Politics from the committee were met with politics from the panel. The unprecedented slashing of scientific funding has absolutely crippled the US scientific community. We’ve become less competitive, less productive, “less exceptional”—to borrow a phrase from the hearing—and are perpetually losing top scientists to international programs. If better funded, the scientists argued, and without the theologically-based restrictions on embryonic research, genetic engineering technology could become fully reliable within the decade.

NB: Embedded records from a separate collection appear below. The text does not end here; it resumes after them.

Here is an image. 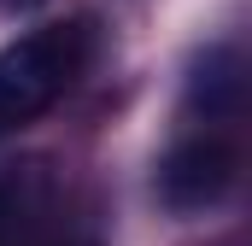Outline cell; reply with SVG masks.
Here are the masks:
<instances>
[{
	"label": "cell",
	"instance_id": "1",
	"mask_svg": "<svg viewBox=\"0 0 252 246\" xmlns=\"http://www.w3.org/2000/svg\"><path fill=\"white\" fill-rule=\"evenodd\" d=\"M88 59H94V24L88 18L35 24L18 41H6L0 47V135L35 123L41 112H53L82 82Z\"/></svg>",
	"mask_w": 252,
	"mask_h": 246
},
{
	"label": "cell",
	"instance_id": "2",
	"mask_svg": "<svg viewBox=\"0 0 252 246\" xmlns=\"http://www.w3.org/2000/svg\"><path fill=\"white\" fill-rule=\"evenodd\" d=\"M235 182H241V141L229 129H205V123L170 141V153L158 158V176H153L158 199L182 217L223 205Z\"/></svg>",
	"mask_w": 252,
	"mask_h": 246
},
{
	"label": "cell",
	"instance_id": "3",
	"mask_svg": "<svg viewBox=\"0 0 252 246\" xmlns=\"http://www.w3.org/2000/svg\"><path fill=\"white\" fill-rule=\"evenodd\" d=\"M182 100H188V118L193 123H205V129H229V123L241 118V100H247V64H241V53H235L229 41L205 47V53L188 64V88H182Z\"/></svg>",
	"mask_w": 252,
	"mask_h": 246
},
{
	"label": "cell",
	"instance_id": "4",
	"mask_svg": "<svg viewBox=\"0 0 252 246\" xmlns=\"http://www.w3.org/2000/svg\"><path fill=\"white\" fill-rule=\"evenodd\" d=\"M0 6H6V12H35L41 0H0Z\"/></svg>",
	"mask_w": 252,
	"mask_h": 246
},
{
	"label": "cell",
	"instance_id": "5",
	"mask_svg": "<svg viewBox=\"0 0 252 246\" xmlns=\"http://www.w3.org/2000/svg\"><path fill=\"white\" fill-rule=\"evenodd\" d=\"M0 217H6V176H0Z\"/></svg>",
	"mask_w": 252,
	"mask_h": 246
}]
</instances>
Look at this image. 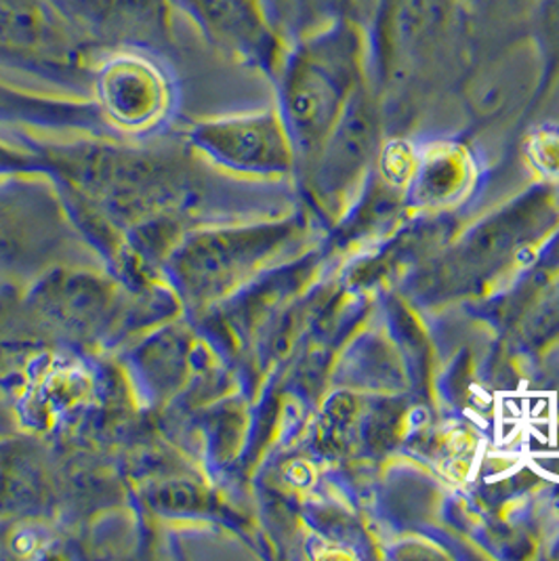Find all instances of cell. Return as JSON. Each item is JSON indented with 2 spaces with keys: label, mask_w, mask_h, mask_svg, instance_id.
<instances>
[{
  "label": "cell",
  "mask_w": 559,
  "mask_h": 561,
  "mask_svg": "<svg viewBox=\"0 0 559 561\" xmlns=\"http://www.w3.org/2000/svg\"><path fill=\"white\" fill-rule=\"evenodd\" d=\"M55 160L89 198L127 219L173 205L187 181L185 164L175 153L100 144L64 148Z\"/></svg>",
  "instance_id": "1"
},
{
  "label": "cell",
  "mask_w": 559,
  "mask_h": 561,
  "mask_svg": "<svg viewBox=\"0 0 559 561\" xmlns=\"http://www.w3.org/2000/svg\"><path fill=\"white\" fill-rule=\"evenodd\" d=\"M362 32L356 22L339 20L304 34L286 57L284 105L299 137L311 139L331 121L336 103L356 75Z\"/></svg>",
  "instance_id": "2"
},
{
  "label": "cell",
  "mask_w": 559,
  "mask_h": 561,
  "mask_svg": "<svg viewBox=\"0 0 559 561\" xmlns=\"http://www.w3.org/2000/svg\"><path fill=\"white\" fill-rule=\"evenodd\" d=\"M270 244L267 236L259 230L190 231L169 255V272L183 301L206 309L231 293Z\"/></svg>",
  "instance_id": "3"
},
{
  "label": "cell",
  "mask_w": 559,
  "mask_h": 561,
  "mask_svg": "<svg viewBox=\"0 0 559 561\" xmlns=\"http://www.w3.org/2000/svg\"><path fill=\"white\" fill-rule=\"evenodd\" d=\"M190 146L231 171H276L290 158L286 128L274 112L196 123L190 130Z\"/></svg>",
  "instance_id": "4"
},
{
  "label": "cell",
  "mask_w": 559,
  "mask_h": 561,
  "mask_svg": "<svg viewBox=\"0 0 559 561\" xmlns=\"http://www.w3.org/2000/svg\"><path fill=\"white\" fill-rule=\"evenodd\" d=\"M38 316L80 339H100L121 316L116 286L84 272H57L34 290Z\"/></svg>",
  "instance_id": "5"
},
{
  "label": "cell",
  "mask_w": 559,
  "mask_h": 561,
  "mask_svg": "<svg viewBox=\"0 0 559 561\" xmlns=\"http://www.w3.org/2000/svg\"><path fill=\"white\" fill-rule=\"evenodd\" d=\"M196 22L204 36L224 51L272 64L278 36L270 26L261 0H169Z\"/></svg>",
  "instance_id": "6"
},
{
  "label": "cell",
  "mask_w": 559,
  "mask_h": 561,
  "mask_svg": "<svg viewBox=\"0 0 559 561\" xmlns=\"http://www.w3.org/2000/svg\"><path fill=\"white\" fill-rule=\"evenodd\" d=\"M164 84L156 66L130 53L110 59L98 77L105 110L125 127H144L162 114L167 100Z\"/></svg>",
  "instance_id": "7"
},
{
  "label": "cell",
  "mask_w": 559,
  "mask_h": 561,
  "mask_svg": "<svg viewBox=\"0 0 559 561\" xmlns=\"http://www.w3.org/2000/svg\"><path fill=\"white\" fill-rule=\"evenodd\" d=\"M72 41L47 0H0V59L57 61L72 55Z\"/></svg>",
  "instance_id": "8"
},
{
  "label": "cell",
  "mask_w": 559,
  "mask_h": 561,
  "mask_svg": "<svg viewBox=\"0 0 559 561\" xmlns=\"http://www.w3.org/2000/svg\"><path fill=\"white\" fill-rule=\"evenodd\" d=\"M196 354L198 347L194 334L178 324H167V329L139 345L133 366L150 398L164 402L178 396L179 389L190 379Z\"/></svg>",
  "instance_id": "9"
},
{
  "label": "cell",
  "mask_w": 559,
  "mask_h": 561,
  "mask_svg": "<svg viewBox=\"0 0 559 561\" xmlns=\"http://www.w3.org/2000/svg\"><path fill=\"white\" fill-rule=\"evenodd\" d=\"M98 41L158 38L167 32L169 0H68Z\"/></svg>",
  "instance_id": "10"
},
{
  "label": "cell",
  "mask_w": 559,
  "mask_h": 561,
  "mask_svg": "<svg viewBox=\"0 0 559 561\" xmlns=\"http://www.w3.org/2000/svg\"><path fill=\"white\" fill-rule=\"evenodd\" d=\"M148 501L153 510L169 515H190L206 511V490L190 478L164 480L150 488Z\"/></svg>",
  "instance_id": "11"
},
{
  "label": "cell",
  "mask_w": 559,
  "mask_h": 561,
  "mask_svg": "<svg viewBox=\"0 0 559 561\" xmlns=\"http://www.w3.org/2000/svg\"><path fill=\"white\" fill-rule=\"evenodd\" d=\"M375 0H299L304 18H331V22L350 20L356 22L357 15L366 13Z\"/></svg>",
  "instance_id": "12"
}]
</instances>
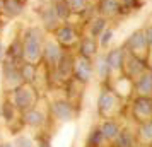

The politics of science funding is absolutely critical to humanism insofar as scientific discovery and application is the best way to improve the general well-being of other human beings. The question of funding, then, does not simply fall into the arena of partisan politics or culture wars (though it certainly does battle there as well); lack of funding for science constitutes the active obstruction of humanist goals and a general dismissal of the value of human life.
As skeptics—and, more importantly, as humanists—we must always engage with nascent and emerging technologies in regards to their capacity to tangibly improve the health and well-being of all sentient creatures. Dr. McNally made a powerful statement at the end of her testimony: “It would be unethical to NOT offer genetic modification as a treatment to suffering patients.” And here I agree: this would be unethical in the same way that withholding any available treatment from any suffering person would be unethical. As humanists, we are morally obligated to support any reliable means of alleviating the suffering of other human beings, and to take seriously only those objections grounded in rational reflection and empirical data. Metaphysical, theological, or otherwise unverifiable and subjective concerns should never be employed in formulating the ethical and scientific guidelines for the implementation of new technologies—and we must encourage both our peers and our representatives to think critically about these technologies, to not surrender their faculties to uncertainties, superstitions, or biases, and to trust, encourage, and support the scientific community in their efforts to improve the nature of human life.